Start of TASK INPUT

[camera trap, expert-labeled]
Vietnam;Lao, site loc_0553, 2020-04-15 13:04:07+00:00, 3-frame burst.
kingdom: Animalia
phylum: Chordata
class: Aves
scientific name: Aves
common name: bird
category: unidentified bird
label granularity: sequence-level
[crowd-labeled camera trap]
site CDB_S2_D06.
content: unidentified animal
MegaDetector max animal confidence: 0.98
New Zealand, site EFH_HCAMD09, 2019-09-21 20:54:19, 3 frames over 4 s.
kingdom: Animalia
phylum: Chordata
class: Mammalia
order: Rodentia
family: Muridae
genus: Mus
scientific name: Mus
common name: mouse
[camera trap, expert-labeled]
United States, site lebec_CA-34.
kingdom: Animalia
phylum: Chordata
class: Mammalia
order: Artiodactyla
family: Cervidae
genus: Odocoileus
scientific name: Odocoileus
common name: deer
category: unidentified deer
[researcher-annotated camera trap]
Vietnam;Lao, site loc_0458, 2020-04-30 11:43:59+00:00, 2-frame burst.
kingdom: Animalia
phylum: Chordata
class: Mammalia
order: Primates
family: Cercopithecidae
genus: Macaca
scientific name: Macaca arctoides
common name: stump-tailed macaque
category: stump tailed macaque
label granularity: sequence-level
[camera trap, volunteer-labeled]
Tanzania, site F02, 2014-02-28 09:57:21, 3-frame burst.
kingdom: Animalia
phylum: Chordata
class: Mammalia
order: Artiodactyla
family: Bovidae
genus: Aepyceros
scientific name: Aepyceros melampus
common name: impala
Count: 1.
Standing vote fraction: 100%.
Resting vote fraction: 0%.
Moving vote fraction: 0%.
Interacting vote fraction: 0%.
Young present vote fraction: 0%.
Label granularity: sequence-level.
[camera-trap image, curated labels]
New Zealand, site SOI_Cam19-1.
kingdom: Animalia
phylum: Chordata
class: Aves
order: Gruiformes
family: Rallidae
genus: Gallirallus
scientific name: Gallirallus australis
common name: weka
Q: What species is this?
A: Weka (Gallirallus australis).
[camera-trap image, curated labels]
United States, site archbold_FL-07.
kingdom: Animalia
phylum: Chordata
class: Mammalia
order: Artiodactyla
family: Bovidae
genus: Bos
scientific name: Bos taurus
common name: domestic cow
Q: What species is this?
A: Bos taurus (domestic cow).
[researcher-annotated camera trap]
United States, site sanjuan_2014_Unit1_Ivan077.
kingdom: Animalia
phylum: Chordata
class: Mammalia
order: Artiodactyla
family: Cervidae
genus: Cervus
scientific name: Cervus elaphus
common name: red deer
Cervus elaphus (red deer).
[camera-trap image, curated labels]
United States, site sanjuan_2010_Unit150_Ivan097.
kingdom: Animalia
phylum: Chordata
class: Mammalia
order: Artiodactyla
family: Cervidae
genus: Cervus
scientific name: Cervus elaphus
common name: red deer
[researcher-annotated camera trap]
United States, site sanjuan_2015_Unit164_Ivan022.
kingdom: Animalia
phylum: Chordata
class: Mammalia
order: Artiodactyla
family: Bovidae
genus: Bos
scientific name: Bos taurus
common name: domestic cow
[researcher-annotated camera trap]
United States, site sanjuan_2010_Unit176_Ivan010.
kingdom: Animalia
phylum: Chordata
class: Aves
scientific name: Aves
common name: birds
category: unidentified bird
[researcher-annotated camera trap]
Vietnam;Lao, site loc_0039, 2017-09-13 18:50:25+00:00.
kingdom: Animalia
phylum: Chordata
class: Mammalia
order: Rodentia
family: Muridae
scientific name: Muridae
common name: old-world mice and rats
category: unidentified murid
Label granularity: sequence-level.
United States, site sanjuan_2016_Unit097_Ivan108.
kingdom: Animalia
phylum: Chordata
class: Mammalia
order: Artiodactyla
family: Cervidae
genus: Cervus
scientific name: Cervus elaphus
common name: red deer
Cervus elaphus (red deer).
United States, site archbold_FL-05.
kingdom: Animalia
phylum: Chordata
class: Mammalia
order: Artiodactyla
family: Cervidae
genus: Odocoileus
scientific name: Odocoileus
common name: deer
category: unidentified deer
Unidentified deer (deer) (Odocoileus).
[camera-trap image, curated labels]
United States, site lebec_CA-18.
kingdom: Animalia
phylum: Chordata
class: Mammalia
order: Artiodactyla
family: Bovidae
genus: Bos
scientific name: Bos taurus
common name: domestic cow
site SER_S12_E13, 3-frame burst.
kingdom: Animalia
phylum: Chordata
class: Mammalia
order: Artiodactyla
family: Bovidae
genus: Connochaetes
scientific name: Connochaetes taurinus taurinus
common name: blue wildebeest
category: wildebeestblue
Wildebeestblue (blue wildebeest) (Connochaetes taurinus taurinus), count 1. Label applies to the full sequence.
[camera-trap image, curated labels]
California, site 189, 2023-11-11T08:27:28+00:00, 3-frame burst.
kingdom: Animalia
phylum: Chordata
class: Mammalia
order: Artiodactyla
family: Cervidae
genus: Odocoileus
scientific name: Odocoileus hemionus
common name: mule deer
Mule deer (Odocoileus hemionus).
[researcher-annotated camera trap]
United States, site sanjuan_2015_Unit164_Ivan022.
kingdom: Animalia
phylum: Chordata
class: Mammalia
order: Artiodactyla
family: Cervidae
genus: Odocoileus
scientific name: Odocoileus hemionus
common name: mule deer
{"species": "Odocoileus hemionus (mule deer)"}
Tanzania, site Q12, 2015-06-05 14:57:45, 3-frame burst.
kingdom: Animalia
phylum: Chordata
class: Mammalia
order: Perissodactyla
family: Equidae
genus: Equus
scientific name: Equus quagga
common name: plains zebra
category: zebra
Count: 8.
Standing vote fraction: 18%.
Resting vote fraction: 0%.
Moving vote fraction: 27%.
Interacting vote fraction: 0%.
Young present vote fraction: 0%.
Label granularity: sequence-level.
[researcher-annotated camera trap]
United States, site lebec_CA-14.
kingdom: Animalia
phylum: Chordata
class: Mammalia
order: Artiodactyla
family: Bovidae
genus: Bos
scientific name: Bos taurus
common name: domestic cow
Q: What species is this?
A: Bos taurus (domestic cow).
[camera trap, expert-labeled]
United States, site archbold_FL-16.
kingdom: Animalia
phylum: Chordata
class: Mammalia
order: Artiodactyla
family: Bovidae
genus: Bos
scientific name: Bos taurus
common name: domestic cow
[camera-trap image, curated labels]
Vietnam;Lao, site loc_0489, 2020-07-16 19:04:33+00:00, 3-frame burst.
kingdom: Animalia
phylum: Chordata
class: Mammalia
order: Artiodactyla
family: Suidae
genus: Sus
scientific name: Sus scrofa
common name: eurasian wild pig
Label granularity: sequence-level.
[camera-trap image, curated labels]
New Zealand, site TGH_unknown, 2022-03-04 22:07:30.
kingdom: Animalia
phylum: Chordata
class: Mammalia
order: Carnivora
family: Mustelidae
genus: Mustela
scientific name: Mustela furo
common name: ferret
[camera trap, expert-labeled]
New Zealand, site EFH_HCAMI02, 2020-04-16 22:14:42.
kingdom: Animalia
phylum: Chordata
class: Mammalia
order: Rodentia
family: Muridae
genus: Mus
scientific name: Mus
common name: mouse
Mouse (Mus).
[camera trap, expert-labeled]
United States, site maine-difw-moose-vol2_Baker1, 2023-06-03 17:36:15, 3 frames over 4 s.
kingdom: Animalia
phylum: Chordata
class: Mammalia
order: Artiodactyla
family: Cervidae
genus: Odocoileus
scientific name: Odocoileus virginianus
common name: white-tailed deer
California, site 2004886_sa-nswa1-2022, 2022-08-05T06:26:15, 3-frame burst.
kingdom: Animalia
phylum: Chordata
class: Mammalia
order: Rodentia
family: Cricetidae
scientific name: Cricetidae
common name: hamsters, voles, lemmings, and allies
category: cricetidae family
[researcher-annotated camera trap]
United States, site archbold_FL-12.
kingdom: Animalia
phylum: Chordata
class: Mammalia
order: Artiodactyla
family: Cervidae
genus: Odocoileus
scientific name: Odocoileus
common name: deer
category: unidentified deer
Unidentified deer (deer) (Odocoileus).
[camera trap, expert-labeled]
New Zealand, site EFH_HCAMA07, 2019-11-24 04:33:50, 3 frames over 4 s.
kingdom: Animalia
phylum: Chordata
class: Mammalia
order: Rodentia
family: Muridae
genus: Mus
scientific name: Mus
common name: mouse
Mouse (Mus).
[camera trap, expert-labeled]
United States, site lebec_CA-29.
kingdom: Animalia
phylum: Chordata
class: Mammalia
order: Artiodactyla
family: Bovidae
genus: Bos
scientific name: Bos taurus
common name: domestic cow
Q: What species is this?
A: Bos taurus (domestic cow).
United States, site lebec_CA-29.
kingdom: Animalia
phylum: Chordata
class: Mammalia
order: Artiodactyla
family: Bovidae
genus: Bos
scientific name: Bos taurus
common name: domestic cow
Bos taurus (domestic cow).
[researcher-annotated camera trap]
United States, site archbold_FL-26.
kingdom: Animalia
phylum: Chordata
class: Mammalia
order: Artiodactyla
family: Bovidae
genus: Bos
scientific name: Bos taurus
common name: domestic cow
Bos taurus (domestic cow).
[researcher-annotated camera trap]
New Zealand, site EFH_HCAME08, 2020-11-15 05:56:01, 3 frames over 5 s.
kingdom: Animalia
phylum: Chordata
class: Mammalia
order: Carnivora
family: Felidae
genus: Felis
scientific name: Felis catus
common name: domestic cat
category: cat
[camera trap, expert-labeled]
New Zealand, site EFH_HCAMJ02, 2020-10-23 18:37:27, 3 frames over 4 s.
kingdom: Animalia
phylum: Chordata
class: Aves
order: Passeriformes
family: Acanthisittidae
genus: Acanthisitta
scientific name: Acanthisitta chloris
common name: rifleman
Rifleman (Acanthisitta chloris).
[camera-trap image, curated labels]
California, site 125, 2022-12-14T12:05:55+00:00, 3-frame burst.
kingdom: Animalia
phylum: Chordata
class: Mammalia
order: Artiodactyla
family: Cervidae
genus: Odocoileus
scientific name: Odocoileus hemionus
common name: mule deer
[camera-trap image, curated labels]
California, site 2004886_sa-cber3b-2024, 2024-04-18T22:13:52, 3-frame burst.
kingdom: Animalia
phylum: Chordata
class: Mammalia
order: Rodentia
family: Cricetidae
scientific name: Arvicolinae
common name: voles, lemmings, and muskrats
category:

End of TASK INPUT

== BRIEF ==
Copy out every line of the data where the word "frames" occurs.

== RESPONSE FOR THIS EXERCISE ==
New Zealand, site EFH_HCAMD09, 2019-09-21 20:54:19, 3 frames over 4 s.
United States, site maine-difw-moose-vol2_Baker1, 2023-06-03 17:36:15, 3 frames over 4 s.
New Zealand, site EFH_HCAMA07, 2019-11-24 04:33:50, 3 frames over 4 s.
New Zealand, site EFH_HCAME08, 2020-11-15 05:56:01, 3 frames over 5 s.
New Zealand, site EFH_HCAMJ02, 2020-10-23 18:37:27, 3 frames over 4 s.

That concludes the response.